## Amaç
Aşağıdaki sergi yazısını "Çağdaş sanatın genç" kısmından "üçüncü kişisel çalışmasıdır." kısmına kadar yeniden yazın. Bunu yaparken "Nesnelerin Masumiyeti" adını "Eşyaların Sessizliği" olarak değiştirin.

## Kaynak metin
• • • • • • •

Çağdaş sanatın genç temsilcilerinden Dilek Yalçın’ın, zaman olgusunu eğlenceli olduğu kadar kavramsal olarak da ele aldığı resim ve heykelleri kapsayan “Zaman Yolculuğu/Time Travel” sergisi 49 eserden oluşuyor. Sergi, sanatçının geçen sene İstanbul’da, Tophane-i Amire’de gerçekleştirilen ve büyük ilgi gören Nesnelerin Masumiyeti sergisinin ardından üçüncü kişisel çalışmasıdır.
2016 yılından bu yana Contemporary İstanbul dahil olmak üzere yurt içinde ve yurt dışında pek çok fuara, karma sergiye katılmış olan sanatçı Dilek Yalçın, bu sergisinde günümüzde kullanımdan kalkmış birçok objeyi tuvaline aktarıyor.Bu objeler artık kullanılmıyor olsalar da arşivsel olarak, tarihin bir noktasında asılı haldeler. Objeleri tuvalde görmek izleyiciyi belki eski çağlara belki kendi geçmişindeki bir sese, kokuya ya da bir anıya ulaştırıyor. Sanatçıya göre; objeler zamanı algılamamızı sağlıyor.Bu fark ediş ve bellek olmasa, belki de zaman hissimiz olmayacaktı. Yalçın, “Zaman Yolculuğu” sergisinde daha çok tedavülden kalkan veya evrilerek elektronikleşmiş ya da sanal dünyada yerini almış nesneleri, sanat eserine dönüştürerek onlara ölümsüzlük atfediyor. Guaj ve akrilik boyalarla oluşturduğu eserlerinin kökeni M.Ö. 5. yüzyıla dayanıyor. Objeleri insanlık tarihinde kullanılmış en eski kumaş olan keten bezinden oluşan tuvallere resmeden Yalçın, zaman kavramının geçmiş ile şimdi arasında kurduğu köprüye antik sayılabilecek bir malzemeyi güncel sanata uyarlayarak bir nevi göndermede de bulunuyor.

• • • • • • •

## Verilen malzeme
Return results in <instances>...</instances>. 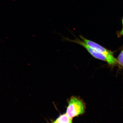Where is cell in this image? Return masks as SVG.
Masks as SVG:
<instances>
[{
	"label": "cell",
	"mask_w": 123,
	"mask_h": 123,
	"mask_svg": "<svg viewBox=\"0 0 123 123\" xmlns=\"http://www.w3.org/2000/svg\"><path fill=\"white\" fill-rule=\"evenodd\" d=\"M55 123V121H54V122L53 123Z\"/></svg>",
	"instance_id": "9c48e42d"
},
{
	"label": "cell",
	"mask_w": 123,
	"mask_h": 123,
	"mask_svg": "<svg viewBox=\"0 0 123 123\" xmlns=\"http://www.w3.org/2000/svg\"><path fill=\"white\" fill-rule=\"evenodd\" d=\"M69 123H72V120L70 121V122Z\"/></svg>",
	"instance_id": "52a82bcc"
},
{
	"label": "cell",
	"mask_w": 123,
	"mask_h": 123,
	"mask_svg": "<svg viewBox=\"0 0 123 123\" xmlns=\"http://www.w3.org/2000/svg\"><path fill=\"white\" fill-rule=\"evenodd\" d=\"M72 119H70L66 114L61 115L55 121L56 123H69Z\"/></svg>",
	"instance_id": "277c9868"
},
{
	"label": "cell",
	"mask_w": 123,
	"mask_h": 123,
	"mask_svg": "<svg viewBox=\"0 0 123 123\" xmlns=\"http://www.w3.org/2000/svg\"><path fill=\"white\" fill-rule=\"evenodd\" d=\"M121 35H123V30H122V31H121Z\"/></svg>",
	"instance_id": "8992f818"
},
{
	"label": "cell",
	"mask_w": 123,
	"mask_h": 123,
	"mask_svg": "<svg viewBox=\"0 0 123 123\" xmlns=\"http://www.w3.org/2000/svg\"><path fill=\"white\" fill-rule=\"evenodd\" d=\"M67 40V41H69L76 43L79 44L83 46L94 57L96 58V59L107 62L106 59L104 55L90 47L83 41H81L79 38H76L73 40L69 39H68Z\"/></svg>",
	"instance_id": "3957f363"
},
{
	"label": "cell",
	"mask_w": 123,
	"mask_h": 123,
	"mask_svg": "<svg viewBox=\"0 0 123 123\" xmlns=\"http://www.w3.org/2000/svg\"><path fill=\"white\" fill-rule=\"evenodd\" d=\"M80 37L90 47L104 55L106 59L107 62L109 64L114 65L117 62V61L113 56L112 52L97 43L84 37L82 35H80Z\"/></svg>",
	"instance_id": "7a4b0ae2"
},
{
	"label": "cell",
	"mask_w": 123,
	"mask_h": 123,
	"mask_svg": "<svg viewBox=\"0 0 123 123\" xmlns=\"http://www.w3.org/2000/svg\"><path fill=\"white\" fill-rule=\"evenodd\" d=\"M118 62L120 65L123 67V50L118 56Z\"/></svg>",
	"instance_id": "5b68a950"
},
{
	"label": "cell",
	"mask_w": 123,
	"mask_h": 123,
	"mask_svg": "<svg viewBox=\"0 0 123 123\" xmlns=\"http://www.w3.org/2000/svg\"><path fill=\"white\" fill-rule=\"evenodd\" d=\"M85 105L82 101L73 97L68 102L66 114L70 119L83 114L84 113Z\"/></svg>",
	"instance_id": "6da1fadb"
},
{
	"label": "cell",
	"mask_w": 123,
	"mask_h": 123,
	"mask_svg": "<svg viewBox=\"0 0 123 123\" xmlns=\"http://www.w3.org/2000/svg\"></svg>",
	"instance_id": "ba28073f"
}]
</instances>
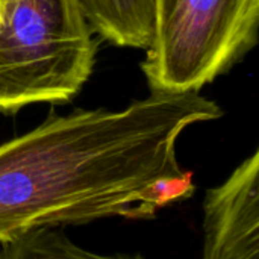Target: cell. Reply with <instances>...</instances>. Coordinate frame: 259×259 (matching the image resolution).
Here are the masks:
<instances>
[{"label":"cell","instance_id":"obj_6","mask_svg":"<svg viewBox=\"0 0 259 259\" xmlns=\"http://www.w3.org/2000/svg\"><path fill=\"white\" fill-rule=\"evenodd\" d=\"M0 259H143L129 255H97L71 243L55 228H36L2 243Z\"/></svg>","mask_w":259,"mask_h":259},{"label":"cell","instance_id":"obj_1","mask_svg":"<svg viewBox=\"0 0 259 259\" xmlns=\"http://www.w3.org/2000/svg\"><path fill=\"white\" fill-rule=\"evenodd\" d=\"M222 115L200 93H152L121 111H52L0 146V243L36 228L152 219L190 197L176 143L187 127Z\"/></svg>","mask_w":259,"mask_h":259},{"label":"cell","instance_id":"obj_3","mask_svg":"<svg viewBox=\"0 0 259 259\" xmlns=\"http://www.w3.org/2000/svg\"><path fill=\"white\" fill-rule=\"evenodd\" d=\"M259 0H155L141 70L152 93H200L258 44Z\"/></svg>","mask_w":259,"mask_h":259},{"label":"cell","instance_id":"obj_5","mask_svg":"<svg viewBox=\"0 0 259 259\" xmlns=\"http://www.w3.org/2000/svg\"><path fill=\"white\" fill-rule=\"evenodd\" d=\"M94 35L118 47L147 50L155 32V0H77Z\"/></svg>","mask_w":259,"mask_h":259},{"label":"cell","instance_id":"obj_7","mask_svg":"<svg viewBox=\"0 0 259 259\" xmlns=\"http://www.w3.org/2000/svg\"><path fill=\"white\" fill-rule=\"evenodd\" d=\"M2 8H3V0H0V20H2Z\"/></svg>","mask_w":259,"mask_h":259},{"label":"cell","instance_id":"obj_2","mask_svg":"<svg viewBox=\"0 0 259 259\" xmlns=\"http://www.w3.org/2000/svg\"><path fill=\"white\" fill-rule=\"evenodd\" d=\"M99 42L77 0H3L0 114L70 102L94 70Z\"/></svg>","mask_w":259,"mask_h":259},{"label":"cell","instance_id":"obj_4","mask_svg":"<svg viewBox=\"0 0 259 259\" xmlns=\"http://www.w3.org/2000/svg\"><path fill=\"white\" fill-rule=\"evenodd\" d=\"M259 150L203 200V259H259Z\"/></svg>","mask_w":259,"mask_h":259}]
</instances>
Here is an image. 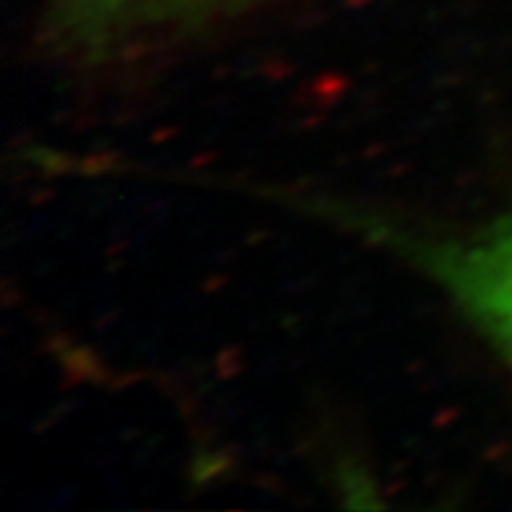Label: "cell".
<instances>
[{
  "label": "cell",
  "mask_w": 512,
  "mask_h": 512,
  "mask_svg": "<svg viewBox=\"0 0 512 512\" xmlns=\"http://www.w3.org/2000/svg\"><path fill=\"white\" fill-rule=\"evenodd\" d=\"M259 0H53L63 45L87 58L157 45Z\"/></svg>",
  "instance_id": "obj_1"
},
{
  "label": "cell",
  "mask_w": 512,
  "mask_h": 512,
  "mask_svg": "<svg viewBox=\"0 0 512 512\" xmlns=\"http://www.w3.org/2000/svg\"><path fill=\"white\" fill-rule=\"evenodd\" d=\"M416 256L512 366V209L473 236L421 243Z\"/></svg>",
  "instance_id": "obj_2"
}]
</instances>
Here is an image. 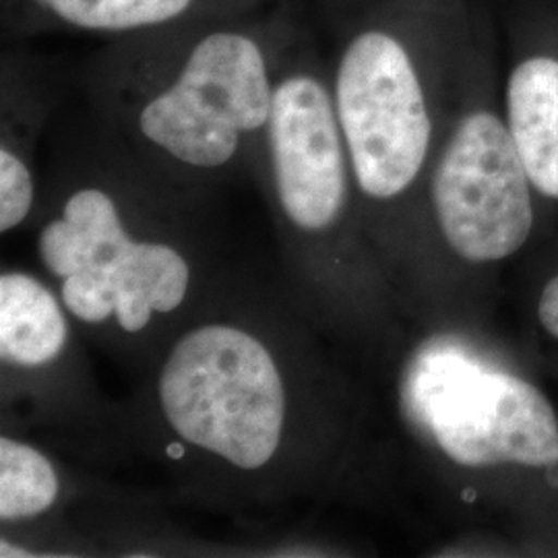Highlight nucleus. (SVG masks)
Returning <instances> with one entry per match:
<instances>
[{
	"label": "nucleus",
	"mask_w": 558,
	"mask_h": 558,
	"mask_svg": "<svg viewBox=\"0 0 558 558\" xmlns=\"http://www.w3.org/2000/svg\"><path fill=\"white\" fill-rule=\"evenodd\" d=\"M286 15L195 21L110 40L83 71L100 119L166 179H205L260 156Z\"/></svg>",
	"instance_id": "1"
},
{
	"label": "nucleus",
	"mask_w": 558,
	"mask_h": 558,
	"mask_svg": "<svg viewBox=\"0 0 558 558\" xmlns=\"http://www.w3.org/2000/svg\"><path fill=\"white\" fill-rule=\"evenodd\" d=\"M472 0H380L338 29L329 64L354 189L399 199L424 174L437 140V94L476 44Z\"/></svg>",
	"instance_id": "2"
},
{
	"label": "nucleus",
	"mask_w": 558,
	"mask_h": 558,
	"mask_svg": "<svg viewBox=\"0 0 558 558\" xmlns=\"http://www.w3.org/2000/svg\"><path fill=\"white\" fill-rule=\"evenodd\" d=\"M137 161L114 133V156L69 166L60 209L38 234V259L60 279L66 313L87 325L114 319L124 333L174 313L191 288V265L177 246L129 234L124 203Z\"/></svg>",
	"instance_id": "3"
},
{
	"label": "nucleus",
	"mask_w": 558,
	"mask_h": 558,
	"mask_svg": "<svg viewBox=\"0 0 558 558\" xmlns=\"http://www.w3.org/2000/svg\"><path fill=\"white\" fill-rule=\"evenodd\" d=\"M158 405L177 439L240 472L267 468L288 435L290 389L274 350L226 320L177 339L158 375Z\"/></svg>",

• • • • • • •

## Tam çözüm
Çağdaş sanatın genç temsilcilerinden Dilek Yalçın’ın, zaman olgusunu eğlenceli olduğu kadar kavramsal olarak da ele aldığı resim ve heykelleri kapsayan “Zaman Yolculuğu/Time Travel” sergisi 49 eserden oluşuyor. Sergi, sanatçının geçen sene İstanbul’da, Tophane-i Amire’de gerçekleştirilen ve büyük ilgi gören Eşyaların Sessizliği sergisinin ardından üçüncü kişisel çalışmasıdır.